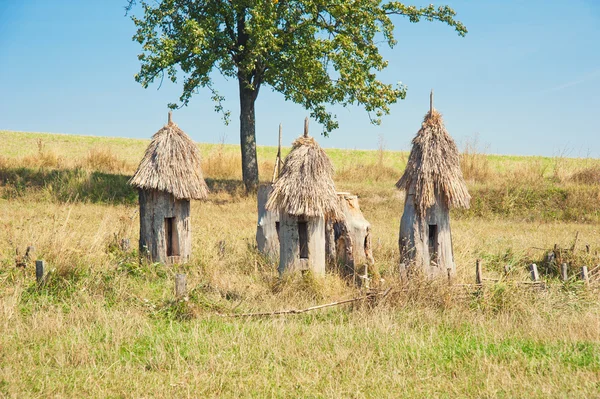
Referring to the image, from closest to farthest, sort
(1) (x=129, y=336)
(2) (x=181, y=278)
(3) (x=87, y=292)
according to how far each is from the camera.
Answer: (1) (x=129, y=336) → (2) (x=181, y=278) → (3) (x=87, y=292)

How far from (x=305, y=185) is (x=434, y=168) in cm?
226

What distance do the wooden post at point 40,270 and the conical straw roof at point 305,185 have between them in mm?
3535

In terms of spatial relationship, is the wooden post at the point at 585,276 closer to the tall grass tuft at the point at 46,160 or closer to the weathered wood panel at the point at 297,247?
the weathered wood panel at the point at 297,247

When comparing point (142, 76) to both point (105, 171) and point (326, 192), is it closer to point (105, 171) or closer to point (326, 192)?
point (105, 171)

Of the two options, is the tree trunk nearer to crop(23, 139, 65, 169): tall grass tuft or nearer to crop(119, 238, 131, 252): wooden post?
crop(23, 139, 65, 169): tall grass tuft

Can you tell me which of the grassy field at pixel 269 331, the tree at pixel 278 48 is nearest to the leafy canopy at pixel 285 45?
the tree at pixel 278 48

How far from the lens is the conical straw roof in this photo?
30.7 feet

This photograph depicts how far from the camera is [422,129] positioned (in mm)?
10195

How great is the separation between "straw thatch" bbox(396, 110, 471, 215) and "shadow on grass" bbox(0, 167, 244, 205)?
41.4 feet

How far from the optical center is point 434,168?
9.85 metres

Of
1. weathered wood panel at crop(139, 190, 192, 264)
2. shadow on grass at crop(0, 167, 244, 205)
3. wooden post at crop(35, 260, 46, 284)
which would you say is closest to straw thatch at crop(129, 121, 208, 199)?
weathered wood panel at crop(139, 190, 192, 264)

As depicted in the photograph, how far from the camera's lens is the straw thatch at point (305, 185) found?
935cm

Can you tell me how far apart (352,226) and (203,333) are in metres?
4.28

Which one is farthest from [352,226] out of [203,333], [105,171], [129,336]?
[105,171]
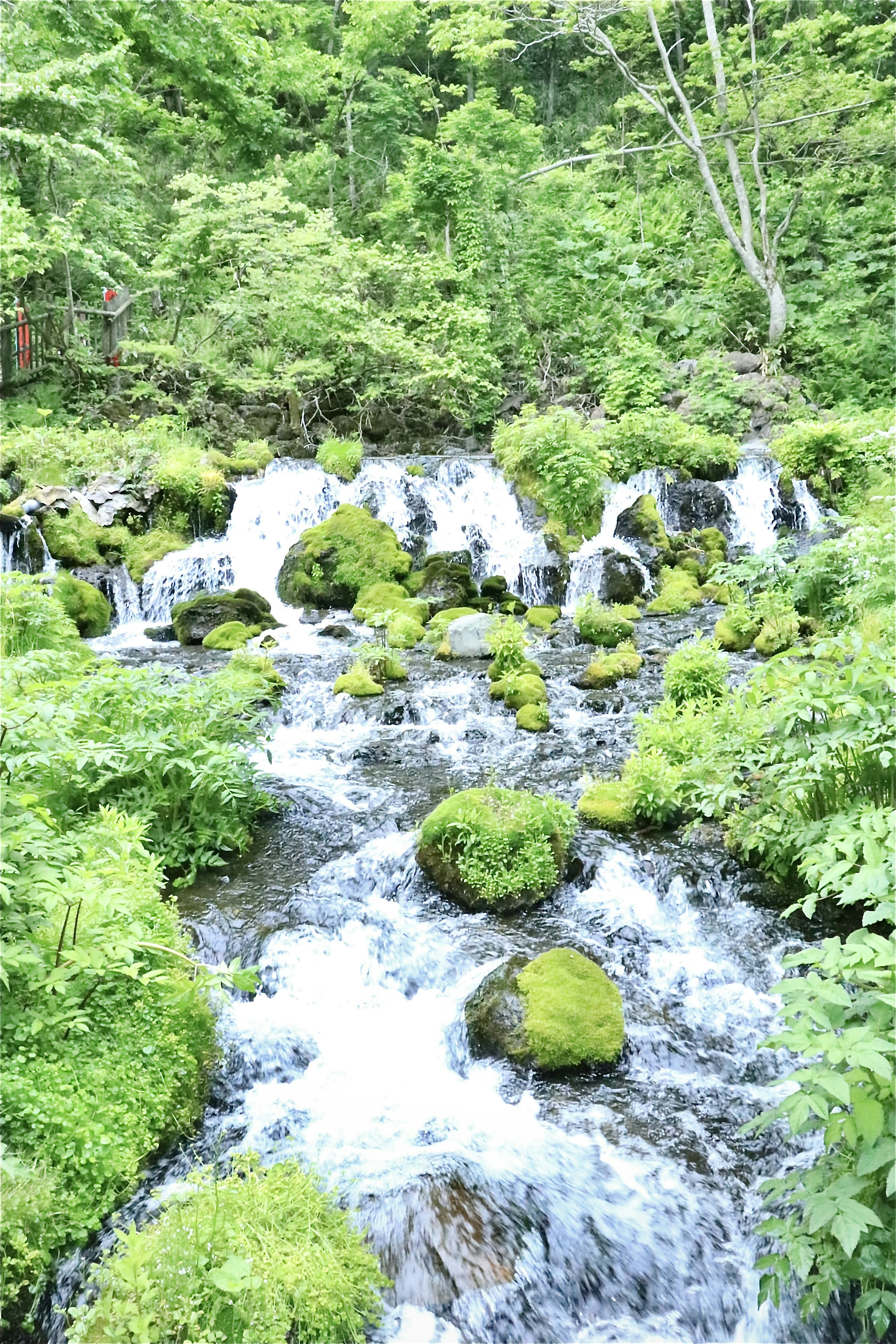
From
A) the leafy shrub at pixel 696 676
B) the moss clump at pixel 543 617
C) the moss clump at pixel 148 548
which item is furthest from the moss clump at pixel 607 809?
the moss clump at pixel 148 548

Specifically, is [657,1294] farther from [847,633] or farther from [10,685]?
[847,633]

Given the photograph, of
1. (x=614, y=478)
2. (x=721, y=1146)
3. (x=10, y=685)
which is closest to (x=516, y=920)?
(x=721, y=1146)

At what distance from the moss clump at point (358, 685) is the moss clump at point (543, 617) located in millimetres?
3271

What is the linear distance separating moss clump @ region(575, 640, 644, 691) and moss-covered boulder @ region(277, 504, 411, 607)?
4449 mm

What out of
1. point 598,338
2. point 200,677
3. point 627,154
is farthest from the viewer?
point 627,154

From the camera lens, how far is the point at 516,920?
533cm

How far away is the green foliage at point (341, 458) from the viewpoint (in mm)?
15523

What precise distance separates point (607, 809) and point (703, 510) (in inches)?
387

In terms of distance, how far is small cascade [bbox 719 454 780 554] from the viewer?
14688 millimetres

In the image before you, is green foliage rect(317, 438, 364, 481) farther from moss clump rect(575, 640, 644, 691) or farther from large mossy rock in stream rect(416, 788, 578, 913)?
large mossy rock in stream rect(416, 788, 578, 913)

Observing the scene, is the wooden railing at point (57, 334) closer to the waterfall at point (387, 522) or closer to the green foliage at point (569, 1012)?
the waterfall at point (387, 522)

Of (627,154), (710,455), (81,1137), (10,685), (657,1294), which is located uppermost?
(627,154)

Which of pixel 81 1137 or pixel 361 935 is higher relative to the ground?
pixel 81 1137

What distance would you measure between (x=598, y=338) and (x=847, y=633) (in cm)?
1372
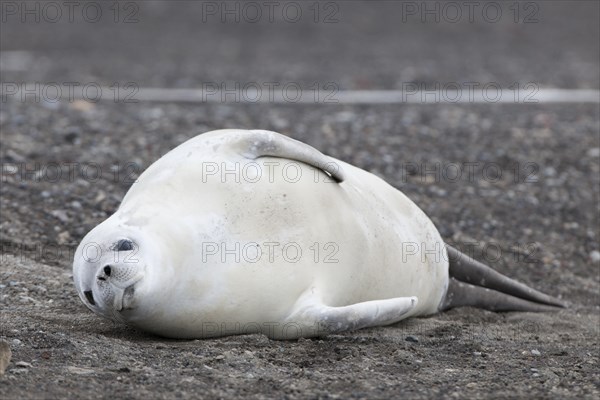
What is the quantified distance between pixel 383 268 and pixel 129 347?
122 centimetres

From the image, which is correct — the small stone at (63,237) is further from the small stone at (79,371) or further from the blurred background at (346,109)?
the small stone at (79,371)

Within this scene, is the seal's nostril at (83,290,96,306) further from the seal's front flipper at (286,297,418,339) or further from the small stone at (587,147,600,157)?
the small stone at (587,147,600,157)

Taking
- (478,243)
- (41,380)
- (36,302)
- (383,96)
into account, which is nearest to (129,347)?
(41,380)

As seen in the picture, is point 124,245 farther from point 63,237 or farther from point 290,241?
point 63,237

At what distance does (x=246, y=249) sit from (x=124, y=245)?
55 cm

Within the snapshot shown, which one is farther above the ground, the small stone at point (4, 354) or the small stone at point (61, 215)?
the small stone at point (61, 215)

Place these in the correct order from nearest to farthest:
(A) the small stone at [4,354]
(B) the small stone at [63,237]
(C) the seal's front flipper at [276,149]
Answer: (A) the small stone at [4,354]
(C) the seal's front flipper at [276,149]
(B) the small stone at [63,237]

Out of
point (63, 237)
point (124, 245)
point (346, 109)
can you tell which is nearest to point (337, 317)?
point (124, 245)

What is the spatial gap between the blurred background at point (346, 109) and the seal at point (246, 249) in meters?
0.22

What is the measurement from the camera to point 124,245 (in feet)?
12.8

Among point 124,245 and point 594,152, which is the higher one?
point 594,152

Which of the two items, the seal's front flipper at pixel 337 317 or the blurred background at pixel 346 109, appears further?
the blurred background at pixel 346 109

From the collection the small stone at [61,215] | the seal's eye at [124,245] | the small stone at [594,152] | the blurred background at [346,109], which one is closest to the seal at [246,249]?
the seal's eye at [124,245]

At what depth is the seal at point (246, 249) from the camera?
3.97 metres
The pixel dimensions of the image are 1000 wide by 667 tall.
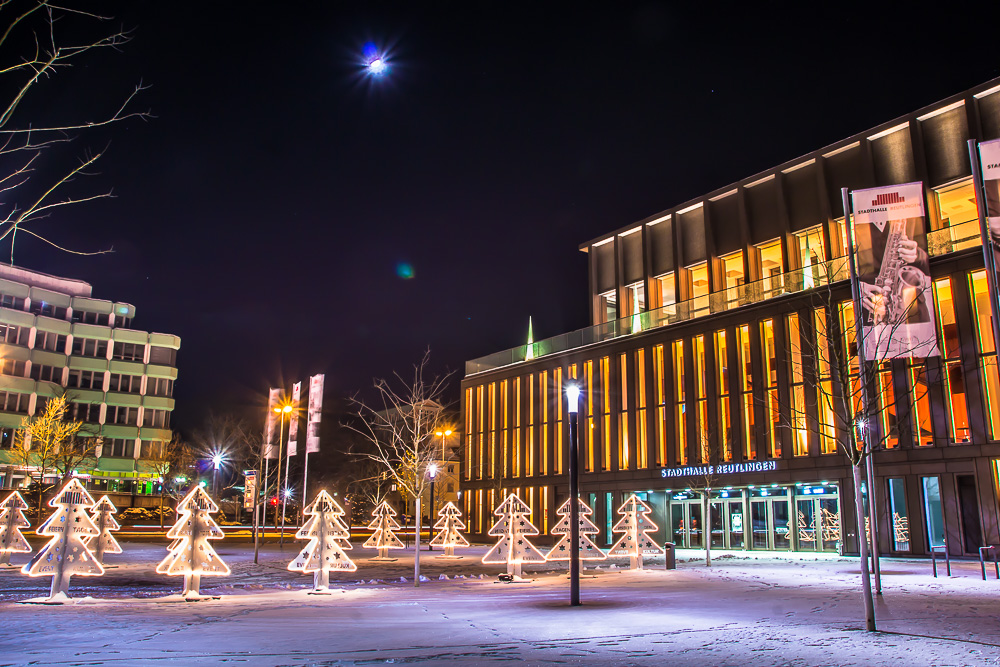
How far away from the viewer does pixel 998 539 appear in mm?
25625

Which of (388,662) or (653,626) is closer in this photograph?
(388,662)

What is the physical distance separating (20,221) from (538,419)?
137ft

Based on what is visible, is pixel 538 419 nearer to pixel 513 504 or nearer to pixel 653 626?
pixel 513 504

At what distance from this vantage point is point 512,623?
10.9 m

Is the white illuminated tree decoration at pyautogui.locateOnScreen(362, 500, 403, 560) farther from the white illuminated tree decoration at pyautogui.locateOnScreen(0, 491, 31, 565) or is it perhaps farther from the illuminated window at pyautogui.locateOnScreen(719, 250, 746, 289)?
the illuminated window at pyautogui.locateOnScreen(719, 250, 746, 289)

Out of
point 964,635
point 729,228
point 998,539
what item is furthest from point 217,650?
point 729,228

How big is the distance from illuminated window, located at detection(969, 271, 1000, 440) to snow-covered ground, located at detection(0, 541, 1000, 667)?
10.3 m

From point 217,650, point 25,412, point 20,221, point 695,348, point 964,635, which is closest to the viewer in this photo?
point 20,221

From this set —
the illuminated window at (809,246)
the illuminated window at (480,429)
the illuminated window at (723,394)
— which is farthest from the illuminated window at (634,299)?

★ ★ ★ ★ ★

## EXERCISE BRIEF
Extract the full listing exactly, with the pictures left out.

## PROBLEM SOLUTION
Referring to the image, from closest to farthest, sort
(1) (x=129, y=336)
(2) (x=181, y=278)
(3) (x=87, y=292)
according to how far each is from the camera.
Answer: (1) (x=129, y=336) → (2) (x=181, y=278) → (3) (x=87, y=292)

How far from (x=305, y=185) is (x=434, y=168) in cm?
226

What distance do the wooden post at point 40,270 and the conical straw roof at point 305,185 have between them in mm?
3535

In terms of spatial relationship, is the wooden post at the point at 585,276 closer to the tall grass tuft at the point at 46,160 or closer to the weathered wood panel at the point at 297,247?
the weathered wood panel at the point at 297,247

When comparing point (142, 76) to both point (105, 171) and point (326, 192), is it closer to point (105, 171) or closer to point (326, 192)?
point (105, 171)

Of the two options, is the tree trunk nearer to crop(23, 139, 65, 169): tall grass tuft or nearer to crop(119, 238, 131, 252): wooden post?
crop(23, 139, 65, 169): tall grass tuft

Can you tell me which of the grassy field at pixel 269 331, the tree at pixel 278 48 is nearest to the leafy canopy at pixel 285 45?
the tree at pixel 278 48

How far from the lens is the conical straw roof in this photo?
30.7 feet

This photograph depicts how far from the camera is [422,129] positioned (in mm)?
10195

How great is the separation between "straw thatch" bbox(396, 110, 471, 215) and "shadow on grass" bbox(0, 167, 244, 205)?
41.4 feet

How far from the optical center is point 434,168?
9.85 metres

Of
1. weathered wood panel at crop(139, 190, 192, 264)
2. shadow on grass at crop(0, 167, 244, 205)
3. wooden post at crop(35, 260, 46, 284)
which would you say is closest to straw thatch at crop(129, 121, 208, 199)?
weathered wood panel at crop(139, 190, 192, 264)

As depicted in the photograph, how far from the camera's lens is the straw thatch at point (305, 185) found?
935cm

Can you tell me how far apart (352,226) and (203,333) are in metres?
4.28

Which one is farthest from [352,226] out of [203,333], [105,171], [129,336]?
[105,171]
From
A) the leafy shrub at pixel 696 676
B) the moss clump at pixel 543 617
C) the moss clump at pixel 148 548
which item is furthest from the moss clump at pixel 607 809?
the moss clump at pixel 148 548

Specifically, is [657,1294] farther from [847,633] or farther from [10,685]?
[847,633]

Given the photograph, of
1. (x=614, y=478)
2. (x=721, y=1146)
3. (x=10, y=685)
which is closest to (x=516, y=920)?
(x=721, y=1146)

At what distance from the moss clump at point (358, 685) is the moss clump at point (543, 617) located in millimetres?
3271

What is the linear distance separating moss clump @ region(575, 640, 644, 691) and moss-covered boulder @ region(277, 504, 411, 607)?
4449 mm

What out of
1. point 598,338
2. point 200,677
3. point 627,154
is farthest from the viewer?
point 627,154

From the camera lens, how far is the point at 516,920?
533cm

How far away is the green foliage at point (341, 458) from the viewpoint (in mm)?
15523

What precise distance separates point (607, 809) and point (703, 510) (in inches)?
387

In terms of distance, how far is small cascade [bbox 719 454 780 554] from the viewer?
14688 millimetres

In the image before you, is green foliage rect(317, 438, 364, 481) farther from moss clump rect(575, 640, 644, 691) or farther from large mossy rock in stream rect(416, 788, 578, 913)?
large mossy rock in stream rect(416, 788, 578, 913)

Observing the scene, is the wooden railing at point (57, 334) closer to the waterfall at point (387, 522) or closer to the green foliage at point (569, 1012)?
the waterfall at point (387, 522)

Of (627,154), (710,455), (81,1137), (10,685), (657,1294), which is located uppermost?
(627,154)

Which of pixel 81 1137 or pixel 361 935 is higher relative to the ground?
pixel 81 1137

What distance would you measure between (x=598, y=338) and (x=847, y=633) (in cm)?
1372
What is the quantified distance between pixel 383 268 and pixel 129 347?
122 centimetres

From the image, which is correct — the small stone at (63,237) is further from the small stone at (79,371) or further from the blurred background at (346,109)?
the small stone at (79,371)

Within this scene, is the seal's nostril at (83,290,96,306) further from the seal's front flipper at (286,297,418,339) or further from the small stone at (587,147,600,157)?
the small stone at (587,147,600,157)

Taking
- (478,243)
- (41,380)
- (36,302)
- (383,96)
into account, which is nearest to (129,347)?
(41,380)

As seen in the picture, is point 124,245 farther from point 63,237 or farther from point 290,241?
point 63,237

At what distance does (x=246, y=249) sit from (x=124, y=245)?
55 cm

Within the snapshot shown, which one is farther above the ground, the small stone at point (4, 354) or the small stone at point (61, 215)?
the small stone at point (61, 215)

Place these in the correct order from nearest to farthest:
(A) the small stone at [4,354]
(B) the small stone at [63,237]
(C) the seal's front flipper at [276,149]
Answer: (A) the small stone at [4,354]
(C) the seal's front flipper at [276,149]
(B) the small stone at [63,237]

Out of
point (63, 237)
point (124, 245)
point (346, 109)
can you tell which is nearest to point (337, 317)?
point (124, 245)

What is the spatial gap between the blurred background at point (346, 109) and the seal at point (246, 249) in meters?
0.22

What is the measurement from the camera to point 124,245 (in feet)?
12.8

Among point 124,245 and point 594,152, which is the higher one?
point 594,152

Which of the two items, the seal's front flipper at pixel 337 317 or the blurred background at pixel 346 109, appears further?
the blurred background at pixel 346 109

From the collection the small stone at [61,215] | the seal's eye at [124,245] | the small stone at [594,152] | the blurred background at [346,109], which one is closest to the seal at [246,249]?
the seal's eye at [124,245]

At what depth is the seal at point (246, 249) from the camera?
3.97 metres
The pixel dimensions of the image are 1000 wide by 667 tall.
How far away from the viewer does pixel 998 539 appear in mm?
25625

Which of (388,662) or (653,626) is closer in this photograph?
(388,662)

What is the physical distance separating (20,221) from (538,419)?
137ft

Based on what is visible, is pixel 538 419 nearer to pixel 513 504 or nearer to pixel 653 626?
pixel 513 504

At what distance from this vantage point is point 512,623?
10.9 m

Is the white illuminated tree decoration at pyautogui.locateOnScreen(362, 500, 403, 560) farther from the white illuminated tree decoration at pyautogui.locateOnScreen(0, 491, 31, 565) or is it perhaps farther from the illuminated window at pyautogui.locateOnScreen(719, 250, 746, 289)?
the illuminated window at pyautogui.locateOnScreen(719, 250, 746, 289)

Out of
point 964,635
point 729,228
point 998,539
what item is furthest from point 217,650?
point 729,228

How big is the distance from illuminated window, located at detection(969, 271, 1000, 440) to snow-covered ground, located at detection(0, 541, 1000, 667)?
10.3 m

From point 217,650, point 25,412, point 20,221, point 695,348, point 964,635, which is closest to the viewer in this photo?
point 20,221

From this set —
the illuminated window at (809,246)
the illuminated window at (480,429)
the illuminated window at (723,394)
— which is farthest from the illuminated window at (634,299)?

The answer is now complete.